January 1, 2020 by Antti Koskenrouta

Chances are the LinkedIn contact request you just received is not from a real person.

LinkedIn can be a great tool for finding new business. The shady operators have realized this too and have weaponized the platform to target unsuspecting members. How exactly do they do that? Here’s what I found out.

As the owner of a Washington, DC WordPress development company, I typically get about a dozen of LinkedIn requests from random people each month.

At first, I thought there was no harm in connecting with these folks, but after I got the same schpiel from several of them, supposedly different people, I realized what their MO was;

  1. Create a fake profile with an all-American-sounding name
  2. Connect with a developer or an agency owner
  3. Offer them your services, and even if they brush you off, as a connection you’ve already gotten the names of the people in their network.
  4. Rinse and repeat.
  5. Rinse and repeat.

In most cases the connections we have in common are people with large networks, so they’re just going for biggest bang for their buck.

It’s easy enough to fall for the fakes because on the surface they look like legitimate LinkedIn profiles: A professional-looking headshot, a name that does not stick out (Hey, with a name like Antti Koskenrouta, I know how that can be), and experience and background that seems pretty relevant to your own. And who doesn’t want to have more connections on LinkedIn? It’s the platform’s idea after all.

So how can you spot a fake profile, so you don’t fall prey to these people?

The anatomy of a fake LinkedIn profile

Based on my experience, fake profiles tend to share similar attributes.
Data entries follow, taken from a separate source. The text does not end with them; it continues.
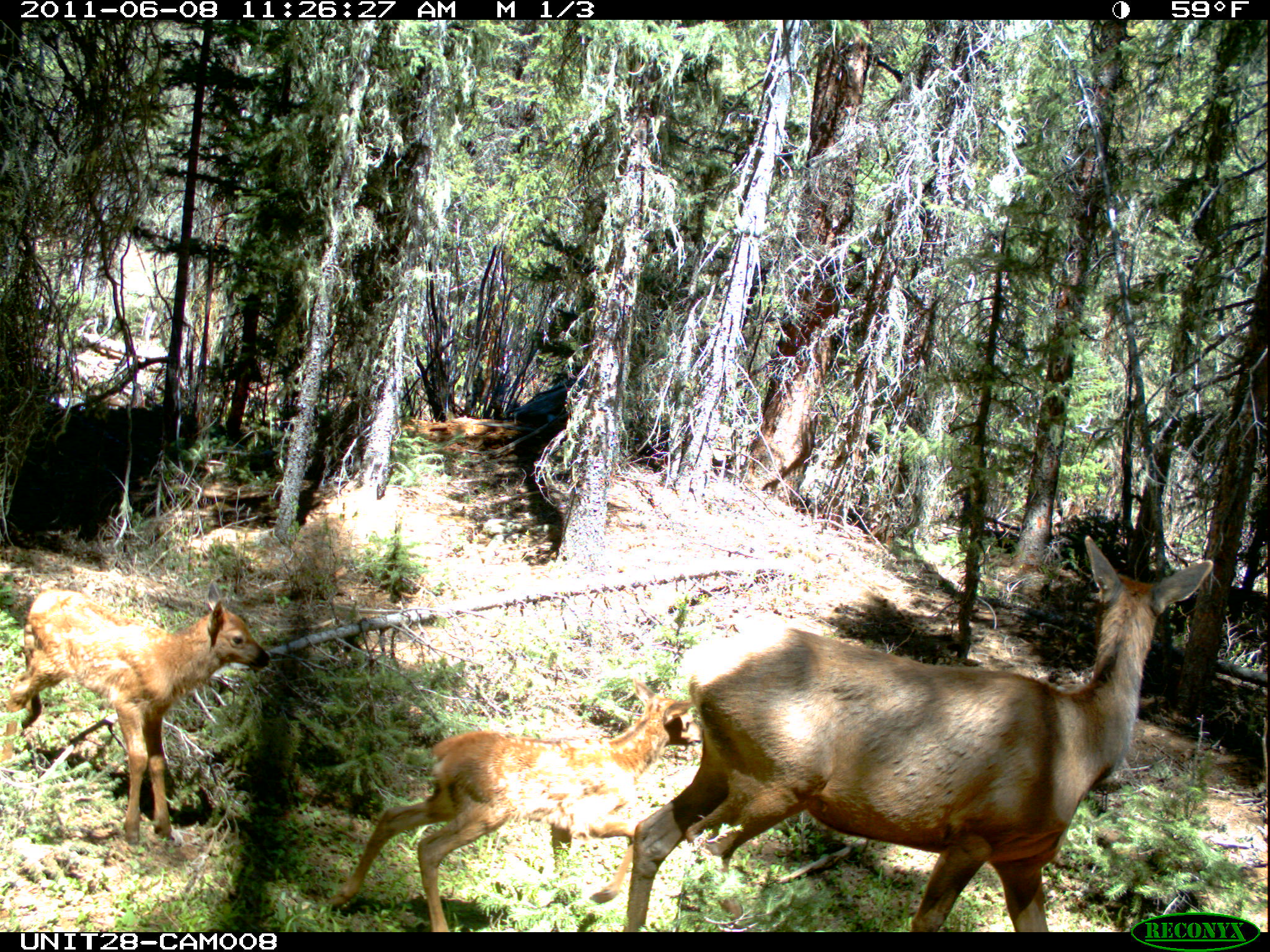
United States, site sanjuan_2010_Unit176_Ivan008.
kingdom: Animalia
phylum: Chordata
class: Mammalia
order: Artiodactyla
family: Cervidae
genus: Cervus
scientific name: Cervus elaphus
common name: red deer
Cervus elaphus (red deer).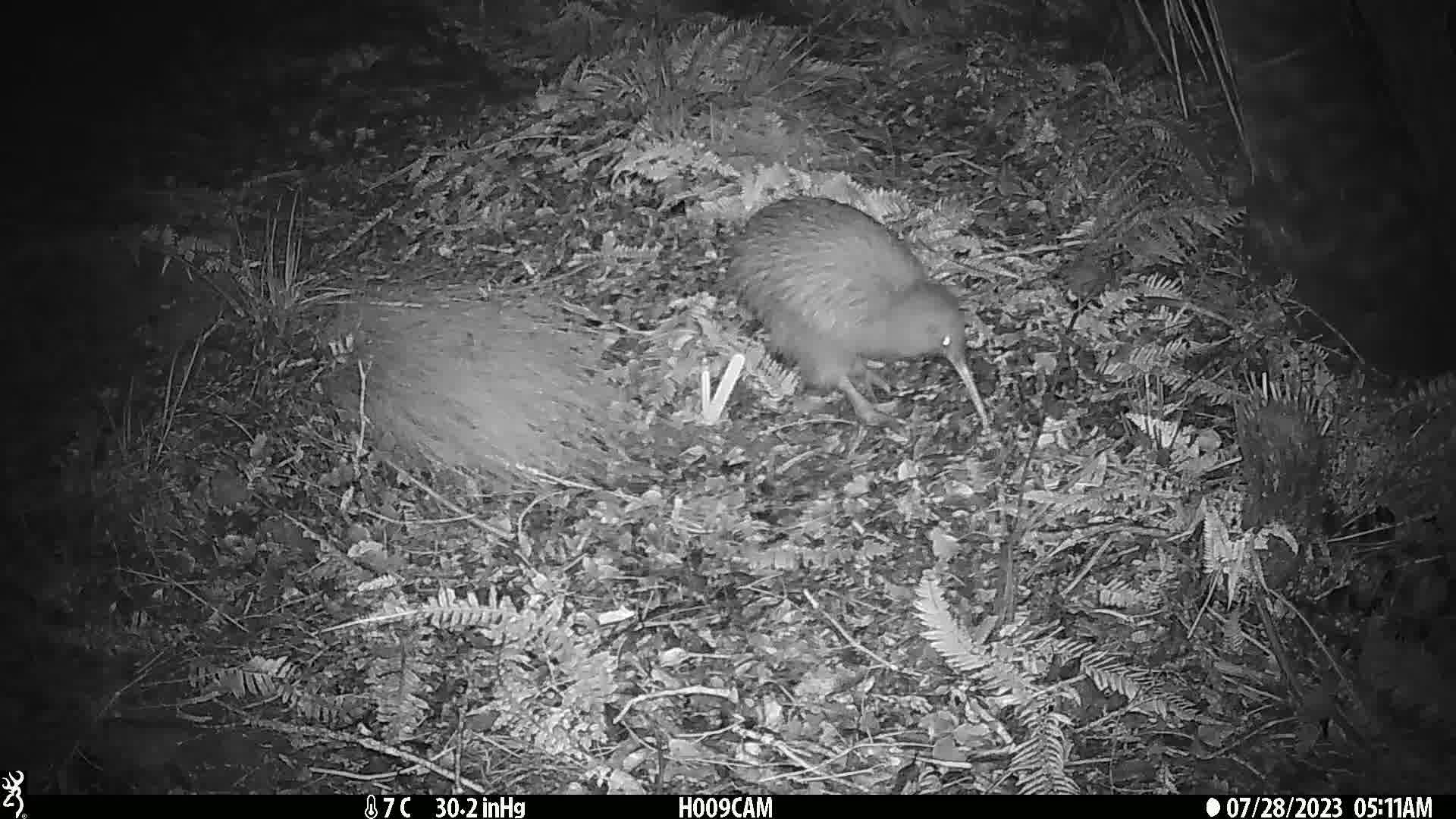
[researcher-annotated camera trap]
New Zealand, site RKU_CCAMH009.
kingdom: Animalia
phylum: Chordata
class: Aves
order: Apterygiformes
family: Apterygidae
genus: Apteryx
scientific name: Apteryx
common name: kiwi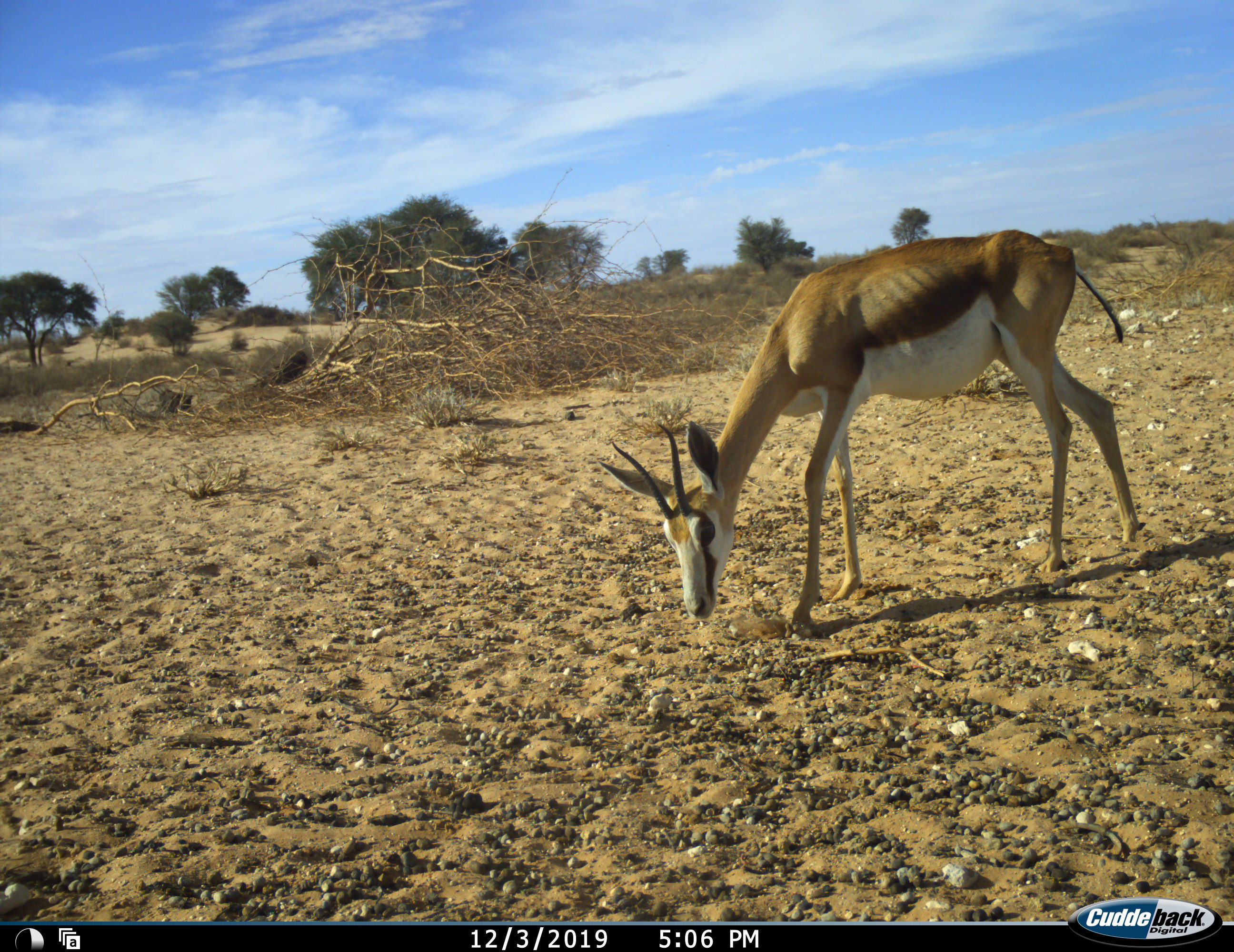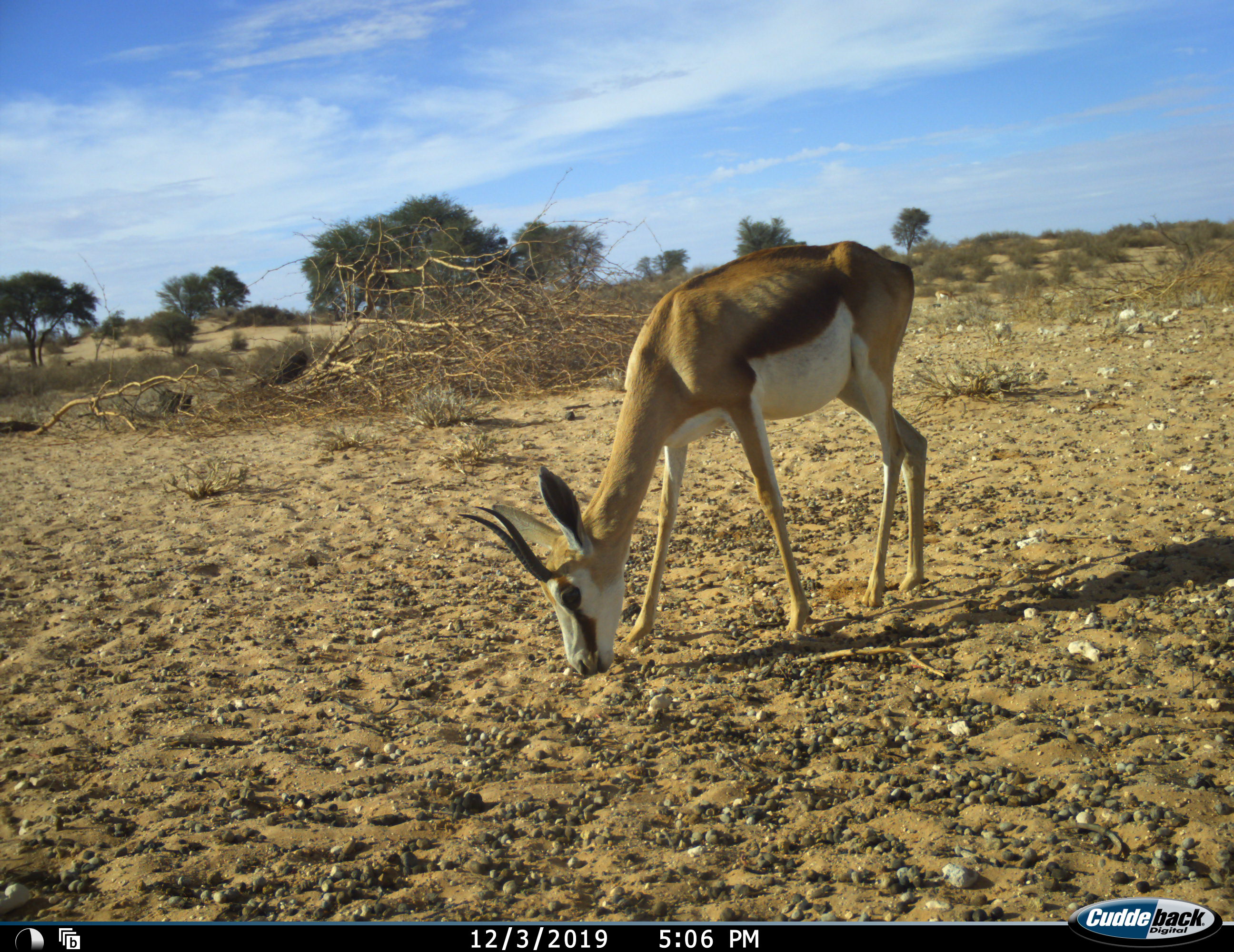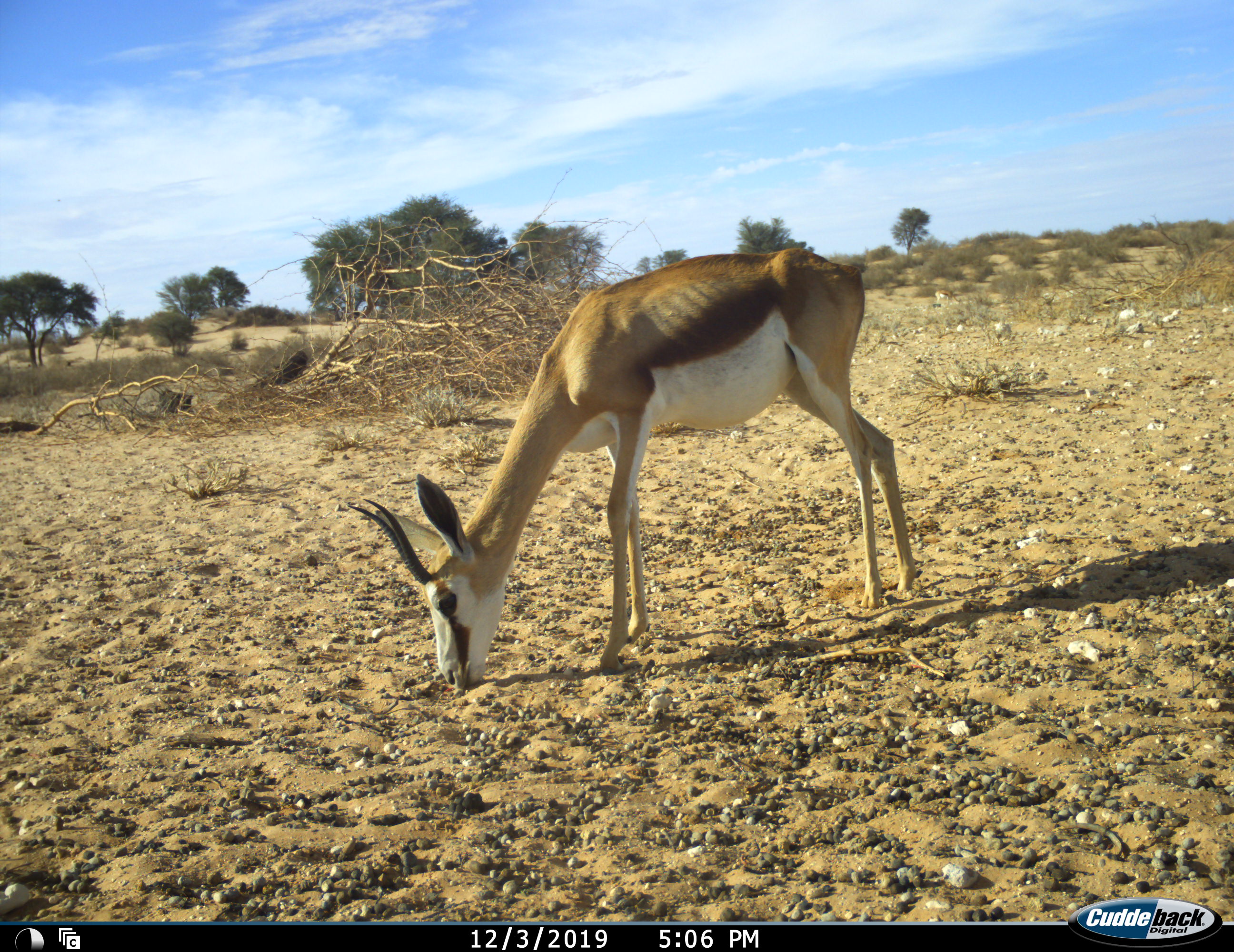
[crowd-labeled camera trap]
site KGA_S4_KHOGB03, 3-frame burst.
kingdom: Animalia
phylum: Chordata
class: Mammalia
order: Artiodactyla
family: Bovidae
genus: Antidorcas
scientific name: Antidorcas marsupialis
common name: springbok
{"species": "springbok (Antidorcas marsupialis)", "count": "1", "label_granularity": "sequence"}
Let’s use the profile of “Nick Johnson,” who wanted to connect with me recently, as an example:

  • The current position often has a generic business name
    This profile had the name “Nick Web Design” as the company name for their current position. There’s no link to the company’s website, and a Google search doesn’t return any information about the company
  • A profile photo that’s often cropped from a stock photo
    Here are examples of two more fake profiles, who sent me contact requests:
The original photo from “Suit Your Style”
The cropped version used on LinkedIn
“John Nicholas” was also the subject of this stock photo: https://pxhere.com/en/photo/1556047
  • Previous work experience often includes a real company with a website
    In “Nick’s” case, I checked with Chrein.com LLC to see if he’d worked at that company and the company representative’s response was “Definitely a fake.”
  • A Google photo search reveals multiple profiles using the same photo
image.png

Given all these facts, it’s obvious that “Nick” is not a real person, which leads us to this question:

Why do they do this?

Why would someone go through the trouble of building a fake profile just to get more connections? I can only suspect these actors are trying to grow their networks so that they can target more and more people with whatever they’re selling.

In my case, they usually offer WordPress outsourcing or SEO services. Even though they say they’re US-based (often based in Texas), judging by their price range, these providers are most likely in India or somewhere else in that region.

As mentioned above, even if the new connection doesn’t want to buy, they’re already gotten ahold of their connections, and probably are already busy spamming them with contact requests. After all, many of your LinkedIn connections might be in the same field making them relevant targets for these services.

Be vigilant, and don’t friend a bot!